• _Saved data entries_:
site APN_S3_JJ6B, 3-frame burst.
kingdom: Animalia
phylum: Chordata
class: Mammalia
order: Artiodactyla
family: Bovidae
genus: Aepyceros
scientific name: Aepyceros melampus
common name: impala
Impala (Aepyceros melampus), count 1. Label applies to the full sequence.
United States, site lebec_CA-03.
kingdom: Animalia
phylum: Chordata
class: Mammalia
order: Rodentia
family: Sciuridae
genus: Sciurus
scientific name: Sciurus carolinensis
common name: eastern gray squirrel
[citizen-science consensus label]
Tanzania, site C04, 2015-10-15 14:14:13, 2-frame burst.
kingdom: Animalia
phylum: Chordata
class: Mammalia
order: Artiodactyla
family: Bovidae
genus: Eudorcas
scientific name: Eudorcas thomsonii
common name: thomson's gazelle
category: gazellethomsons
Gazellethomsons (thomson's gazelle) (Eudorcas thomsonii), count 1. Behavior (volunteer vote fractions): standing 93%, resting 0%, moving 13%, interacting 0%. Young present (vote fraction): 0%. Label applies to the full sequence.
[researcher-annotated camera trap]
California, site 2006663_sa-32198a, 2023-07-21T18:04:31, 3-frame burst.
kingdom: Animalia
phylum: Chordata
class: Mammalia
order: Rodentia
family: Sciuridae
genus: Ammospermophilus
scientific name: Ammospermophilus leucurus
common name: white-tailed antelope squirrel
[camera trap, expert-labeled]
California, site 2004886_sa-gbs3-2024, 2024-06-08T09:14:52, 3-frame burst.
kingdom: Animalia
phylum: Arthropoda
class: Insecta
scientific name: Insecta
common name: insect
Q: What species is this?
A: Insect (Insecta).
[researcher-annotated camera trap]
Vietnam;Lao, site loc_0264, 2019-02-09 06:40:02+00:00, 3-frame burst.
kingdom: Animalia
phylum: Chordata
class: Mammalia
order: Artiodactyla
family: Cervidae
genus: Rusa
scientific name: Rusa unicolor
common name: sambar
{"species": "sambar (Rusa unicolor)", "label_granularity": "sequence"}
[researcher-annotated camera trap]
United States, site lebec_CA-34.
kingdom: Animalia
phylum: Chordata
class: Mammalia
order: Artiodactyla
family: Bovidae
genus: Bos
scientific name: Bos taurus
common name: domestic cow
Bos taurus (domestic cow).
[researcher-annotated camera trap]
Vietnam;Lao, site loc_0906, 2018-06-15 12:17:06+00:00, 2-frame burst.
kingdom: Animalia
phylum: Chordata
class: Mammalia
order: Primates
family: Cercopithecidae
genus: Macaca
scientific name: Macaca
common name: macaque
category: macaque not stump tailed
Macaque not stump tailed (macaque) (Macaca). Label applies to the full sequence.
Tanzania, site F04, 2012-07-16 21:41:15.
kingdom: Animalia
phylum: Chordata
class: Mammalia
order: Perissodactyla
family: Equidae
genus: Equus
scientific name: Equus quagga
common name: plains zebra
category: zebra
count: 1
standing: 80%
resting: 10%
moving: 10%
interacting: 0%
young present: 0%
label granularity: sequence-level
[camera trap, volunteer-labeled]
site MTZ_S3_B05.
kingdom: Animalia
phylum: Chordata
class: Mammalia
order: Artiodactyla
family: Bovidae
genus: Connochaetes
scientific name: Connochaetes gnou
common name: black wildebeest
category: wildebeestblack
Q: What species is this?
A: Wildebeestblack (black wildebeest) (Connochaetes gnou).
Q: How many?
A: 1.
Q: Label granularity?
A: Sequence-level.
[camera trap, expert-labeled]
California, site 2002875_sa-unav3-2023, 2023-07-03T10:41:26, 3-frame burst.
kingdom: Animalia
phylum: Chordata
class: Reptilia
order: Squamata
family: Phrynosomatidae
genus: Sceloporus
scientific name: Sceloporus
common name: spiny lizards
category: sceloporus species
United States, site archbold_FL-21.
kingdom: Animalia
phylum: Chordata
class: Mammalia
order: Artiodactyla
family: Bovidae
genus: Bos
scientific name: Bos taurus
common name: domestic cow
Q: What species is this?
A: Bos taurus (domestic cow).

• _What to produce_:
Your answer should be the data above, retyped in full and unaltered.

• _Your solution_:
site APN_S3_JJ6B, 3-frame burst.
kingdom: Animalia
phylum: Chordata
class: Mammalia
order: Artiodactyla
family: Bovidae
genus: Aepyceros
scientific name: Aepyceros melampus
common name: impala
Impala (Aepyceros melampus), count 1. Label applies to the full sequence.
United States, site lebec_CA-03.
kingdom: Animalia
phylum: Chordata
class: Mammalia
order: Rodentia
family: Sciuridae
genus: Sciurus
scientific name: Sciurus carolinensis
common name: eastern gray squirrel
[citizen-science consensus label]
Tanzania, site C04, 2015-10-15 14:14:13, 2-frame burst.
kingdom: Animalia
phylum: Chordata
class: Mammalia
order: Artiodactyla
family: Bovidae
genus: Eudorcas
scientific name: Eudorcas thomsonii
common name: thomson's gazelle
category: gazellethomsons
Gazellethomsons (thomson's gazelle) (Eudorcas thomsonii), count 1. Behavior (volunteer vote fractions): standing 93%, resting 0%, moving 13%, interacting 0%. Young present (vote fraction): 0%. Label applies to the full sequence.
[researcher-annotated camera trap]
California, site 2006663_sa-32198a, 2023-07-21T18:04:31, 3-frame burst.
kingdom: Animalia
phylum: Chordata
class: Mammalia
order: Rodentia
family: Sciuridae
genus: Ammospermophilus
scientific name: Ammospermophilus leucurus
common name: white-tailed antelope squirrel
[camera trap, expert-labeled]
California, site 2004886_sa-gbs3-2024, 2024-06-08T09:14:52, 3-frame burst.
kingdom: Animalia
phylum: Arthropoda
class: Insecta
scientific name: Insecta
common name: insect
Q: What species is this?
A: Insect (Insecta).
[researcher-annotated camera trap]
Vietnam;Lao, site loc_0264, 2019-02-09 06:40:02+00:00, 3-frame burst.
kingdom: Animalia
phylum: Chordata
class: Mammalia
order: Artiodactyla
family: Cervidae
genus: Rusa
scientific name: Rusa unicolor
common name: sambar
{"species": "sambar (Rusa unicolor)", "label_granularity": "sequence"}
[researcher-annotated camera trap]
United States, site lebec_CA-34.
kingdom: Animalia
phylum: Chordata
class: Mammalia
order: Artiodactyla
family: Bovidae
genus: Bos
scientific name: Bos taurus
common name: domestic cow
Bos taurus (domestic cow).
[researcher-annotated camera trap]
Vietnam;Lao, site loc_0906, 2018-06-15 12:17:06+00:00, 2-frame burst.
kingdom: Animalia
phylum: Chordata
class: Mammalia
order: Primates
family: Cercopithecidae
genus: Macaca
scientific name: Macaca
common name: macaque
category: macaque not stump tailed
Macaque not stump tailed (macaque) (Macaca). Label applies to the full sequence.
Tanzania, site F04, 2012-07-16 21:41:15.
kingdom: Animalia
phylum: Chordata
class: Mammalia
order: Perissodactyla
family: Equidae
genus: Equus
scientific name: Equus quagga
common name: plains zebra
category: zebra
count: 1
standing: 80%
resting: 10%
moving: 10%
interacting: 0%
young present: 0%
label granularity: sequence-level
[camera trap, volunteer-labeled]
site MTZ_S3_B05.
kingdom: Animalia
phylum: Chordata
class: Mammalia
order: Artiodactyla
family: Bovidae
genus: Connochaetes
scientific name: Connochaetes gnou
common name: black wildebeest
category: wildebeestblack
Q: What species is this?
A: Wildebeestblack (black wildebeest) (Connochaetes gnou).
Q: How many?
A: 1.
Q: Label granularity?
A: Sequence-level.
[camera trap, expert-labeled]
California, site 2002875_sa-unav3-2023, 2023-07-03T10:41:26, 3-frame burst.
kingdom: Animalia
phylum: Chordata
class: Reptilia
order: Squamata
family: Phrynosomatidae
genus: Sceloporus
scientific name: Sceloporus
common name: spiny lizards
category: sceloporus species
United States, site archbold_FL-21.
kingdom: Animalia
phylum: Chordata
class: Mammalia
order: Artiodactyla
family: Bovidae
genus: Bos
scientific name: Bos taurus
common name: domestic cow
Q: What species is this?
A: Bos taurus (domestic cow).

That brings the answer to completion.